EXERCISE BRIEF | Carry on the blog post on LynxKite's architecture below, starting right after its last line.

LynxKite Architecture 101

09 Jun 2022 — Daniel Darabos, Chief Software Architect

I’m writing this blog post to help our new engineers starting in the summer. It can also be helpful for anyone interested in learning how LynxKite works. Every large application is like a thousand-year-old city: full of clever ideas, some of which became solid pillars while others got covered up with new clever ideas. Put on your archeologist’s hat and let’s dive in!

Arriving at the dig site

Let’s get, build, and run LynxKite:

git clone https://github.com/lynxkite/lynxkite.git
cd lynxkite
conda env create --name lk --file conda-env.yml
conda activate lk
cp conf/kiterc_template ~/.kiterc
./run.sh

If everything went well, you can open http://localhost:2200/ in your browser. Take the Flight Routes tutorial for a spin. (Or another tutorial.)

You can see that workspaces are built from boxes. Where are these boxes in the code? Let’s look at PageRank.

Dusting off the surface

A box on the UI is called a “frontend operation” in the code. PageRank in particular is found in GraphComputationOperations.scala:

register("Compute PageRank")(new ProjectTransformation(_) {
  params ++= List(
    Param("name", "Attribute name", defaultValue = "page_rank"),
    Choice("weights", "Weight attribute", options = FEOption.noWeight +: project.edgeAttrList[Double]),
    NonNegInt("iterations", "Number of iterations", default = 5),
    Ratio("damping", "Damping factor", defaultValue = "0.85"),
    Choice("direction", "Direction", options = Direction.attrOptionsWithDefault("outgoing edges")),
  )

PROVIDED INFORMATION |
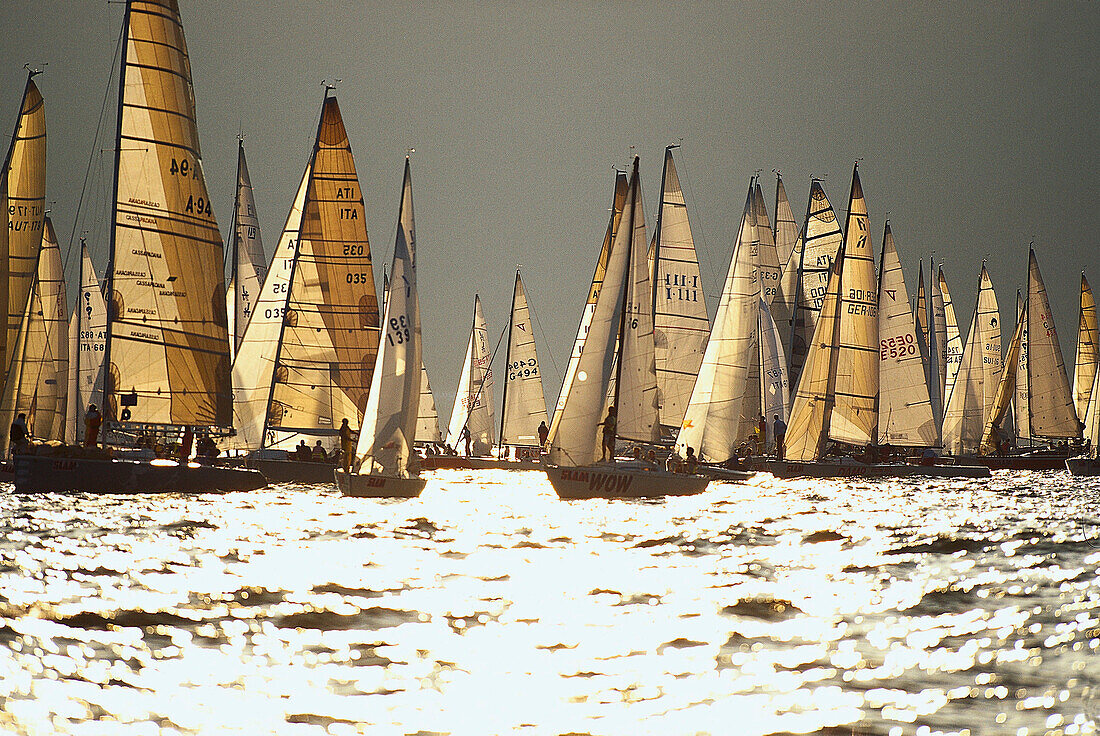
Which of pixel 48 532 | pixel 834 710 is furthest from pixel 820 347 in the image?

--

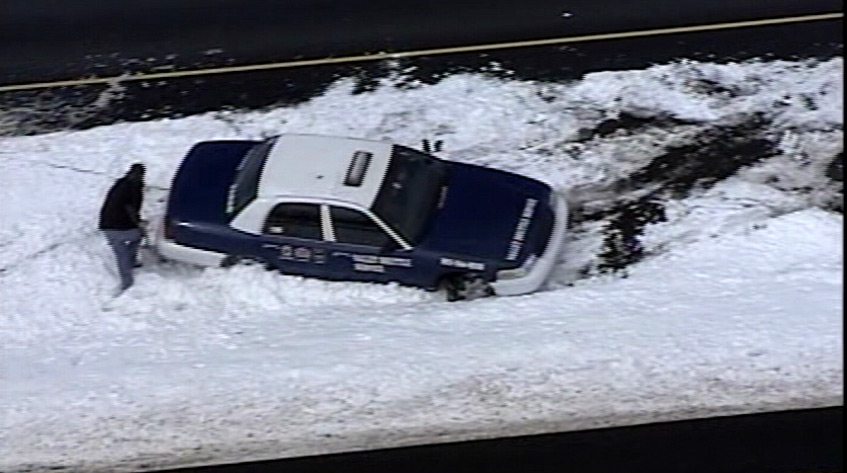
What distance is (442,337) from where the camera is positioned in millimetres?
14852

---

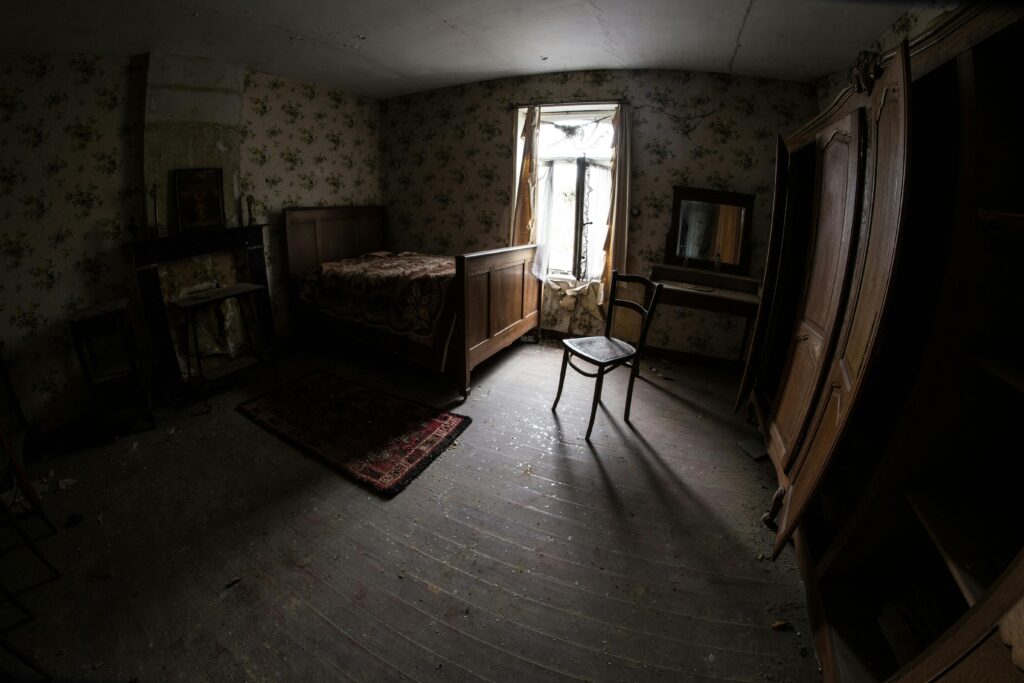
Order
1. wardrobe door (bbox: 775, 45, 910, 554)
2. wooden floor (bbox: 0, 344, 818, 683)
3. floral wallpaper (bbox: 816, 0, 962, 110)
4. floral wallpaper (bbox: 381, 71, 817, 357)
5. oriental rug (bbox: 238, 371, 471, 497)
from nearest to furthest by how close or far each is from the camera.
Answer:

RIGHT ANSWER |
  def enabled = project.hasEdgeBundle
  def apply() = {
    assert(params("name").nonEmpty, "Please set an attribute name.")
    val op = graph_operations.PageRank(params("damping").toDouble, params("iterations").toInt)
    val weightsName = params("weights")
    val direction = Direction(
      params("direction"),
      project.edgeBundle,
      reversed = true)
    val es = direction.edgeBundle
    val weights =
      if (weightsName == FEOption.noWeight.id) es.const(1.0)
      else direction.pull(project.edgeAttributes(params("weights"))).runtimeSafeCast[Double]
    project.newVertexAttribute(
      params("name"),
      op(op.es, es)(op.weights, weights).result.pagerank,
      help)
  }
})

It manages the UI of the box, translates the frontend operation into a series of backend operations, and updates the “project” state. (The box output.) Looking at these one by one:

params is an instance of ParameterHolder and makes it easy to define and access parameters. Parameters have a “kind” field which controls how they are displayed on the UI. Some “kinds” are simple text boxes, others are complex JavaScript monsters. They all live in harmony in app/scripts/operation. Changing yes/no parameters into checkboxes by adding a new “kind” could be a great starter task.
Backend operations are the stars of the show! They actually implement algorithms. We explicitly create op, an instance of graph_operations.PageRank. The op(op.es, es)(op.weights, weights).result.pagerank expression at the end fills in the inputs of the operation. op.es and op.weights are the input “slots” and es and weights are the entities that go into them. The lines of code that apply the direction and generate unit weights also create backend operations indirectly. No actual computation is performed at this point, but new “metagraph entities” are created.
Lastly, project.newVertexAttribute() mutates the “project” by adding the new attribute that we just computed. The “project” is the graph state that many boxes take as input/output. It is a bundle of metagraph entities (vertices, edges, attributes) structured to be presentable to the user. Because this box is a subclass of ProjectTransformation it has a project variable initialized to its input state and will use it to create its output.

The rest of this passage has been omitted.